WORK INSTRUCTIONS:
Search the records for the string "vote" and return each line that has it.

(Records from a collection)
══════

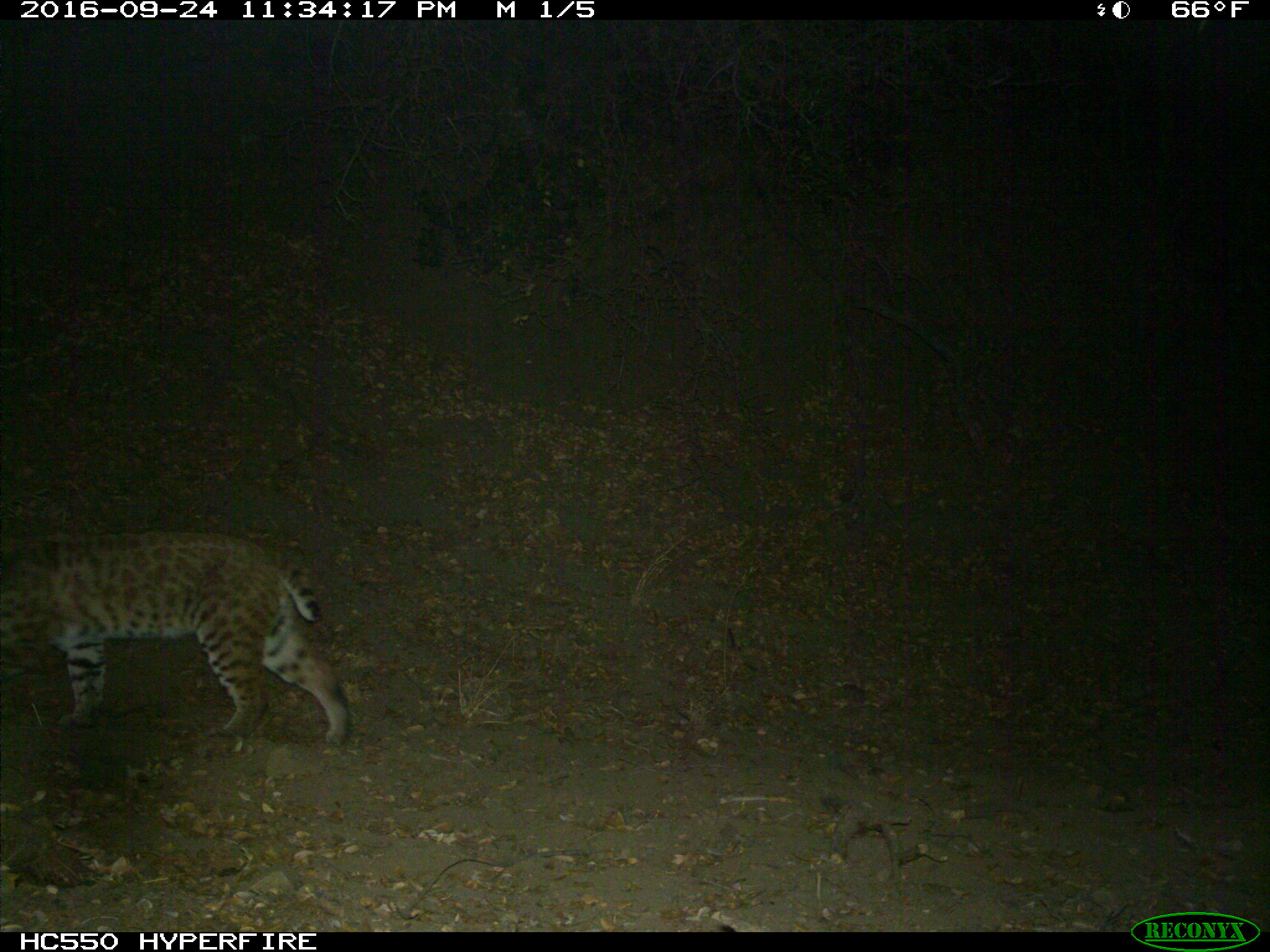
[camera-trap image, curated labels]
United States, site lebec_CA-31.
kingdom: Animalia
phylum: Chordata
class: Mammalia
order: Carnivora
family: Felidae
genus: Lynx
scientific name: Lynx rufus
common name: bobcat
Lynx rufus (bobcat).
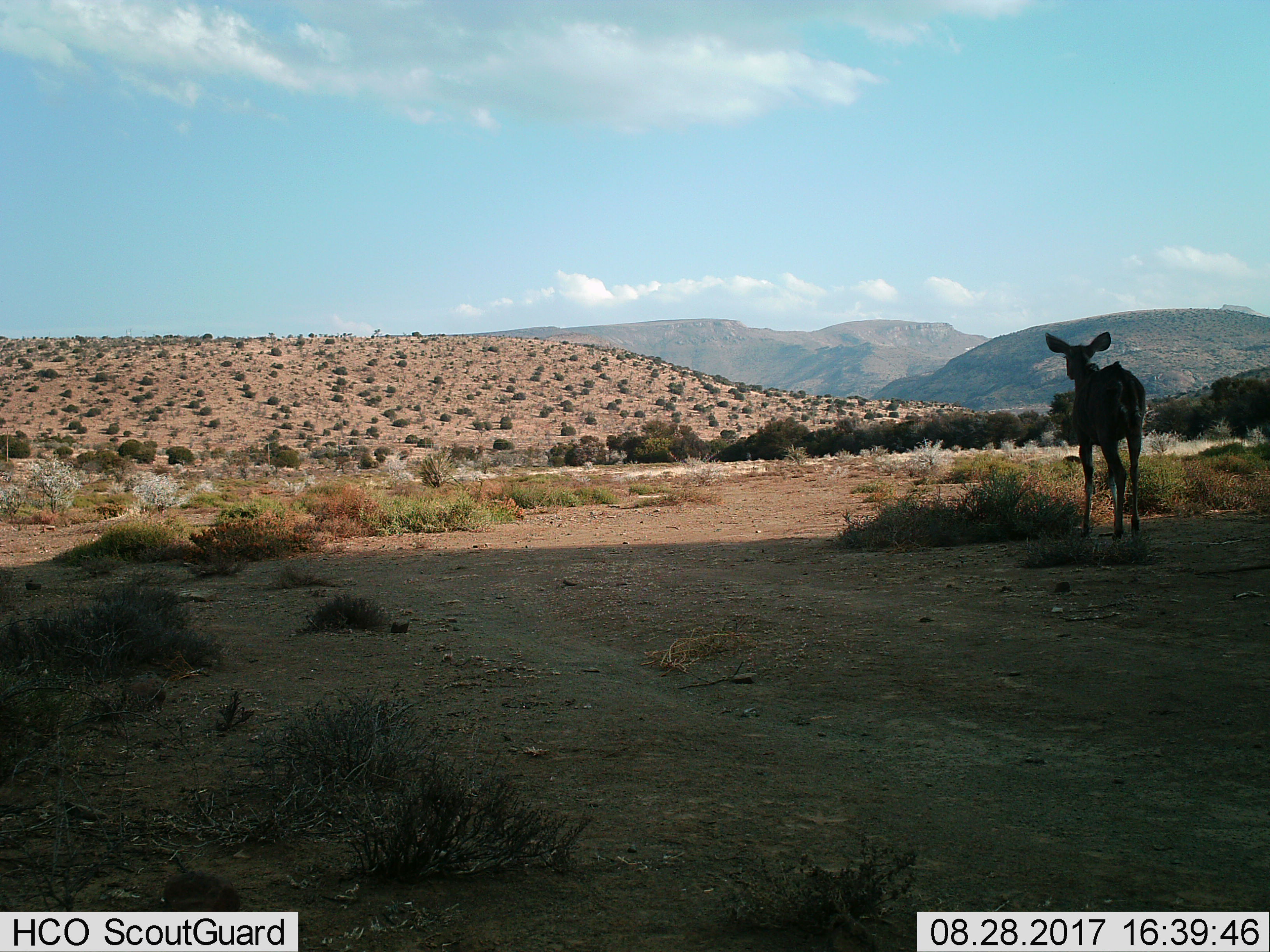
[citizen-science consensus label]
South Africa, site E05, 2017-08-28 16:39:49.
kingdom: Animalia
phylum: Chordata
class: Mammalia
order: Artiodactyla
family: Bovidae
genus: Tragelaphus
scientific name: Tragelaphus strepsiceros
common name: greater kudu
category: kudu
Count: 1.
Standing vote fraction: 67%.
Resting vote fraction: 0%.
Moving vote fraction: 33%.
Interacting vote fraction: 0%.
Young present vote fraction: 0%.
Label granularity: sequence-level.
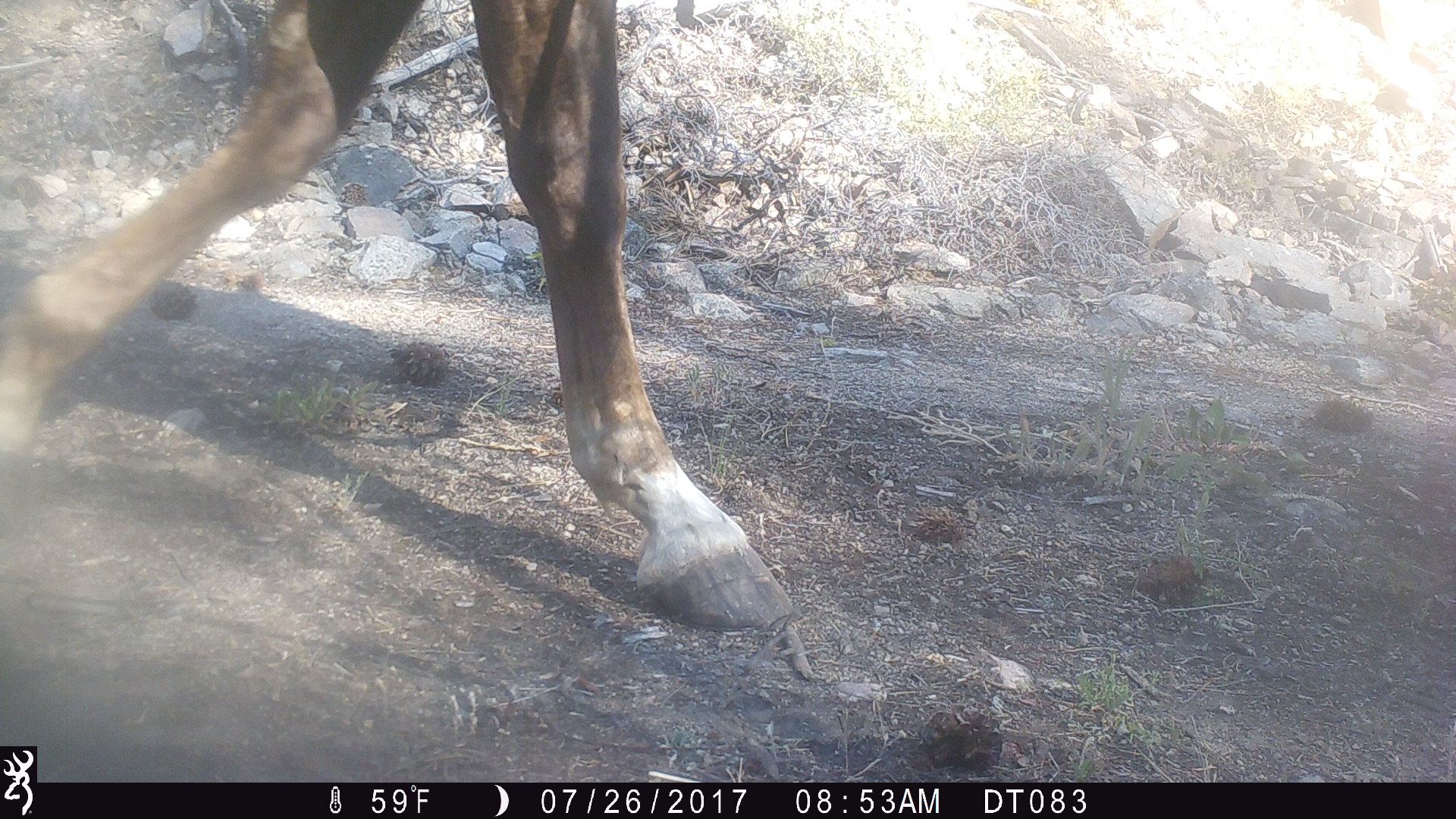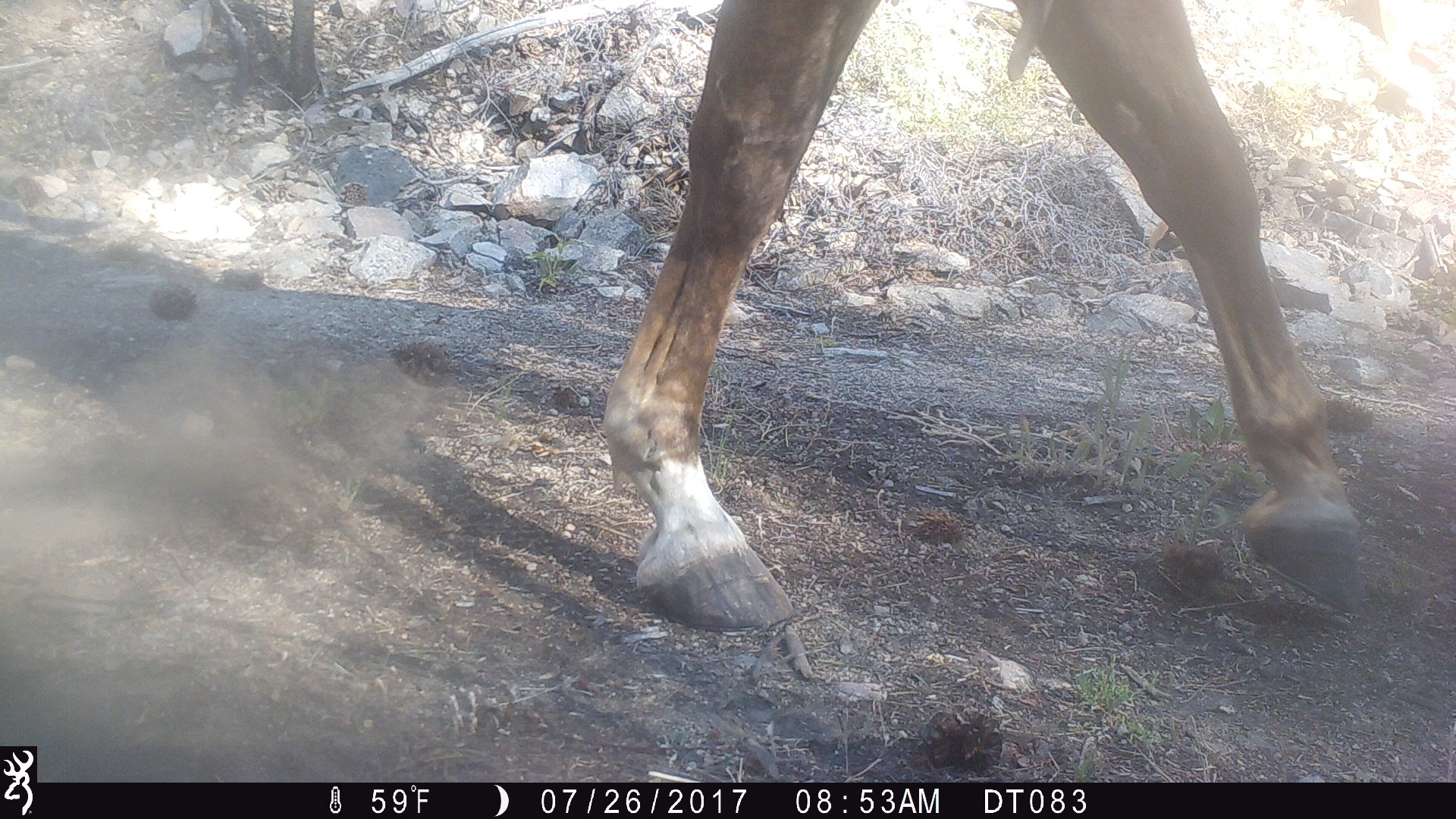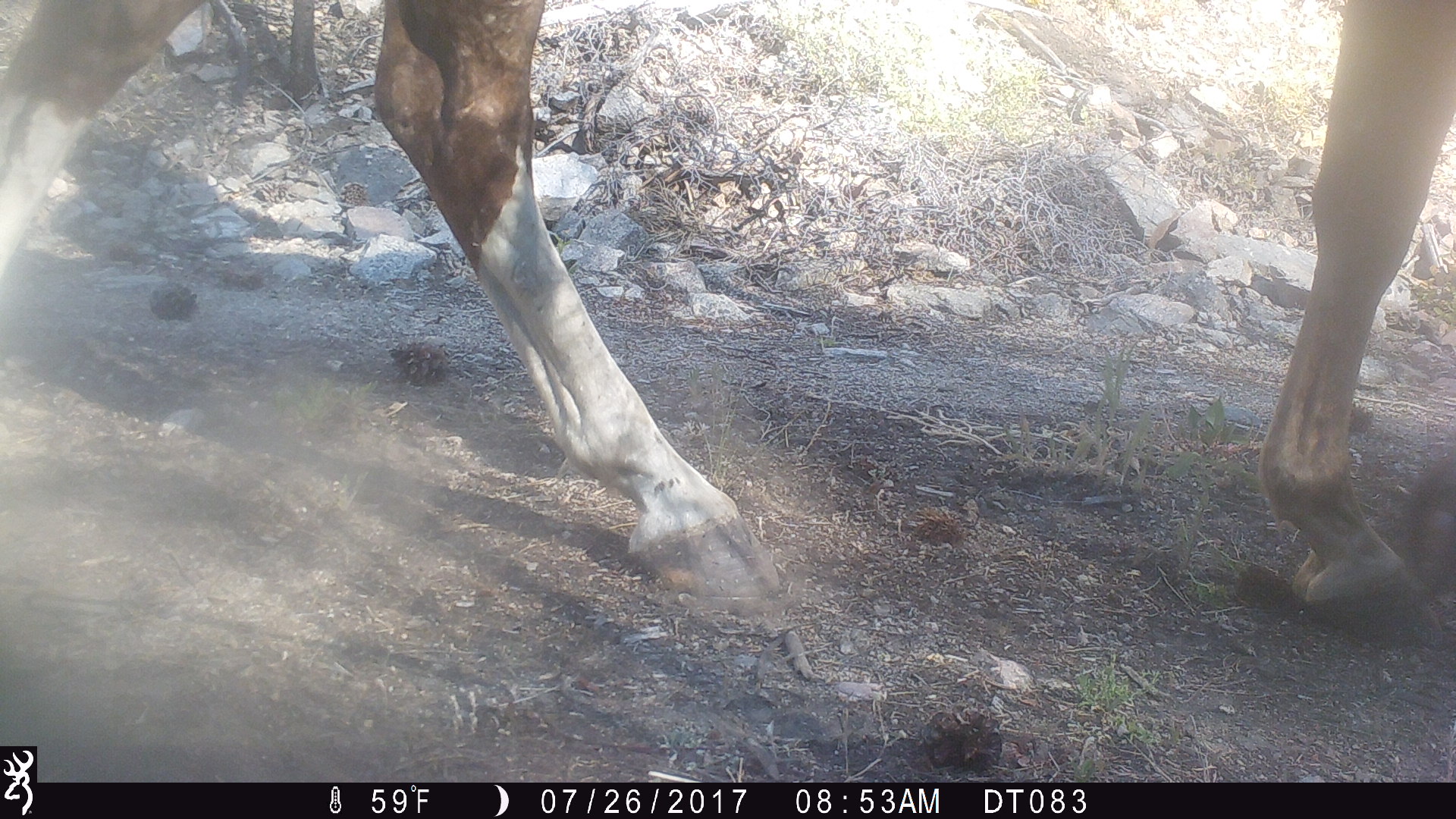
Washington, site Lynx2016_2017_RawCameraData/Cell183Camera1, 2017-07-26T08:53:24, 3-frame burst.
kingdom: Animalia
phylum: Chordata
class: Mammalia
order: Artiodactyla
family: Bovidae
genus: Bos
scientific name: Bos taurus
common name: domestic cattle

══════

WRITTEN REPLY:
Standing vote fraction: 67%.
Resting vote fraction: 0%.
Moving vote fraction: 33%.
Interacting vote fraction: 0%.
Young present vote fraction: 0%.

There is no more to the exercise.